[Exercise task 1]: Determine whether each of the following statements agrees with the patent claims, answering yes or no and quoting the decisive words of the claims: (a) Under claim 21, the BSS transmits the RLC/MAC packets in RTTI mode or BTTI mode according to a preprogrammed rule. (b) Under claim 23, the BSS transmits an RTTI radio block prior to a BTTI radio block. (c) Under claim 26, the radio block coding scheme is indicated with a single stealing flag.
[Exercise task 2]: Update the patent claims starting with "19. The method" and going on through "a preprogrammed rule.", replacing "preprogrammed rule" with "configured rule".
[Exercise task 3]: Condense the patent claim beginning "21. The method as in claim 12 further comprising:" into a short list that retains its main facts.

[Quoted passage]:

19. The method as in claim 17 further comprising the BSS
transmitting a length of preferred mode operation.
20. The method as in claim 12 further comprising the BSS
transmitting a medium access control (MAC)/radio link control (RLC)
header including an indication of radio block reception.
21. The method as in claim 12 further comprising: the BSS buffering
a plurality of radio link control (RLC)/medium access control (MAC)
packets; the BSS transmitting the plurality of RLC/MAC packets in
RTTI mode or basic transmission time interval (BTTI) mode based on
a preprogrammed rule.
22. The method as in claim 21 further comprising the BSS
transmitting an RTTI RLC/MAC control clock before transmitting a
RTTI RLC/MAC data block.
23. The method as in claim 21 further comprising the BSS
transmitting a BTTI radio block prior to an RTTI radio block at a
predetermined BTTI time period.
24. The method as in claim 12 further comprising the BSS scheduling
a basic transmission time interval (BTTI) transmission in a
predetermined time interval.
25. The method as in claim 12 further comprising the BSS
transmitting a control radio block in a time limited basic
transmission time interval (BTTI) mode.
26. The method as in claim 12 further comprising the BSS: coding a
control radio block; transmitting the control radio block; coding a
data radio block; and indicating a radio block coding scheme with a
plurality of stealing flags.

[Items drawn from a data source]
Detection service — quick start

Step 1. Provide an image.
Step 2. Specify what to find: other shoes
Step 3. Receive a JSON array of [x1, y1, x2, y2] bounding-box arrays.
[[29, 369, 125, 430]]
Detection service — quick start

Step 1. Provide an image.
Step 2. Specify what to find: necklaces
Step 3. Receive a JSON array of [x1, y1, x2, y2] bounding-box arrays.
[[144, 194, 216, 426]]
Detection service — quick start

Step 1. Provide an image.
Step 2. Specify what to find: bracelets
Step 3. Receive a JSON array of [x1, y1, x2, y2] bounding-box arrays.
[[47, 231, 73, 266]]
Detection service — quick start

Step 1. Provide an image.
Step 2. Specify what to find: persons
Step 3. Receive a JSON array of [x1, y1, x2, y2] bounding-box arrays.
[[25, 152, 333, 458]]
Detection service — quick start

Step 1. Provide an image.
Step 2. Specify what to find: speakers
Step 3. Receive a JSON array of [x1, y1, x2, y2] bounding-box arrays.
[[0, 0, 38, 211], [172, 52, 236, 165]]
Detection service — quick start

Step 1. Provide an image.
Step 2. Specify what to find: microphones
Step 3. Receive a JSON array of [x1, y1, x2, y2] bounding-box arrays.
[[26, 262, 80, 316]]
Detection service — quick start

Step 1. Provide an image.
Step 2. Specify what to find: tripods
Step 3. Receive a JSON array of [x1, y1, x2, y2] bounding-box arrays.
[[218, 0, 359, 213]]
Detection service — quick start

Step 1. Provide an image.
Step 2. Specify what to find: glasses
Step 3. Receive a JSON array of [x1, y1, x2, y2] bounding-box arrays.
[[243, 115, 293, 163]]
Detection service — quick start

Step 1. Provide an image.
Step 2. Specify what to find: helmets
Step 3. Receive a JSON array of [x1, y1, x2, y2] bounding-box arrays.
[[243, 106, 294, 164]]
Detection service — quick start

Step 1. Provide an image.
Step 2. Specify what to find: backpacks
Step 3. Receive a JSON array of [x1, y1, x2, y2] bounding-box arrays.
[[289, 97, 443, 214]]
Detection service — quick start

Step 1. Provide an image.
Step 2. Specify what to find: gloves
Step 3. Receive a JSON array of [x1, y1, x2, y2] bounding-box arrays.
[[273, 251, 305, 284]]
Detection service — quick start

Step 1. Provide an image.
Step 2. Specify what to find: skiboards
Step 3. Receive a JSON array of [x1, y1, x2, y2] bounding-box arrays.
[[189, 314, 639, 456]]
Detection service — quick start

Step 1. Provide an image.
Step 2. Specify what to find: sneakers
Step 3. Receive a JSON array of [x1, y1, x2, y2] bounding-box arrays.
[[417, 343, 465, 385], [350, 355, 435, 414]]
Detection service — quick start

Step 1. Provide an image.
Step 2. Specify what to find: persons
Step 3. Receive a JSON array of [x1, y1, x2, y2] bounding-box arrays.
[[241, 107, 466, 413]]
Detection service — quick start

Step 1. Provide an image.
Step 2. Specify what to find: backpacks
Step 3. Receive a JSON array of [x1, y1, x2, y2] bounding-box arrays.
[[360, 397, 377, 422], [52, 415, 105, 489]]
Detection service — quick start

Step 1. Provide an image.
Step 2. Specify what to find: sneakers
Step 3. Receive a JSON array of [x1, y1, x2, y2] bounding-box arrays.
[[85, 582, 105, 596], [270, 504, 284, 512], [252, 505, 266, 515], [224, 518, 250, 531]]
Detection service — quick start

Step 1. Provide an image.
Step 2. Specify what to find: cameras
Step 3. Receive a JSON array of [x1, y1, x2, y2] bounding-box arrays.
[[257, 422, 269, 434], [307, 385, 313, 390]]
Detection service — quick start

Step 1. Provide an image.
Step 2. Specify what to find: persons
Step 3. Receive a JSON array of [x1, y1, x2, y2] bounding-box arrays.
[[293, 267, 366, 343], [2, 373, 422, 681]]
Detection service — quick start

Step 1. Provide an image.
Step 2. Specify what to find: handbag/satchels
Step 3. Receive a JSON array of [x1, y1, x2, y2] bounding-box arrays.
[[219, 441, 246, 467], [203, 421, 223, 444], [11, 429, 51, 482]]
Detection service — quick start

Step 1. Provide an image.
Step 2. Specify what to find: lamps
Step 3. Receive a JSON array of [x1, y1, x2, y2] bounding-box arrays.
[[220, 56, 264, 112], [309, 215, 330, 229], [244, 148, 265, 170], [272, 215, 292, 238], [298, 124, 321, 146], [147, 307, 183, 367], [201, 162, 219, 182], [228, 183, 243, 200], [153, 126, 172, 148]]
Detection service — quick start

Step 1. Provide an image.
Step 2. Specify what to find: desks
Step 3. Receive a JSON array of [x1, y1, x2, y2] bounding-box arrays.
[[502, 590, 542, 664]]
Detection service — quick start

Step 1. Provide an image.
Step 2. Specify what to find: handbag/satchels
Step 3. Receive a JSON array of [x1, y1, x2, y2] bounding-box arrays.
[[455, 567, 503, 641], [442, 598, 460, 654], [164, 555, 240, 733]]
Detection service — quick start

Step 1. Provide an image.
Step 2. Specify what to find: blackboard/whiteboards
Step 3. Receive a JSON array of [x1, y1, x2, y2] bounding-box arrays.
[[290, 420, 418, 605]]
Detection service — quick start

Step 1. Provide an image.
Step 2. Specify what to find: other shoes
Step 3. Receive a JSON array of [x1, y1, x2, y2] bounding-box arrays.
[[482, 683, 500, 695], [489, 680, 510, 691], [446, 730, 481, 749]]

[Answer 1]:
(a) Yes: "in RTTI mode or basic transmission time interval (BTTI) mode based on a preprogrammed rule."
(b) No: "transmitting a BTTI radio block prior to an RTTI radio block."
(c) No: "indicating a radio block coding scheme with a plurality of stealing flags."

[Answer 2]:
19. The method as in claim 17 further comprising the BSS
transmitting a length of preferred mode operation.
20. The method as in claim 12 further comprising the BSS
transmitting a medium access control (MAC)/radio link control (RLC)
header including an indication of radio block reception.
21. The method as in claim 12 further comprising: the BSS buffering
a plurality of radio link control (RLC)/medium access control (MAC)
packets; the BSS transmitting the plurality of RLC/MAC packets in
RTTI mode or basic transmission time interval (BTTI) mode based on
a configured rule.

[Answer 3]:
Claim 21 (depends on claim 12):
- The BSS buffers a plurality of RLC/MAC packets.
- The BSS transmits these packets in RTTI mode or basic transmission time interval (BTTI) mode.
- The choice of mode is based on a preprogrammed rule.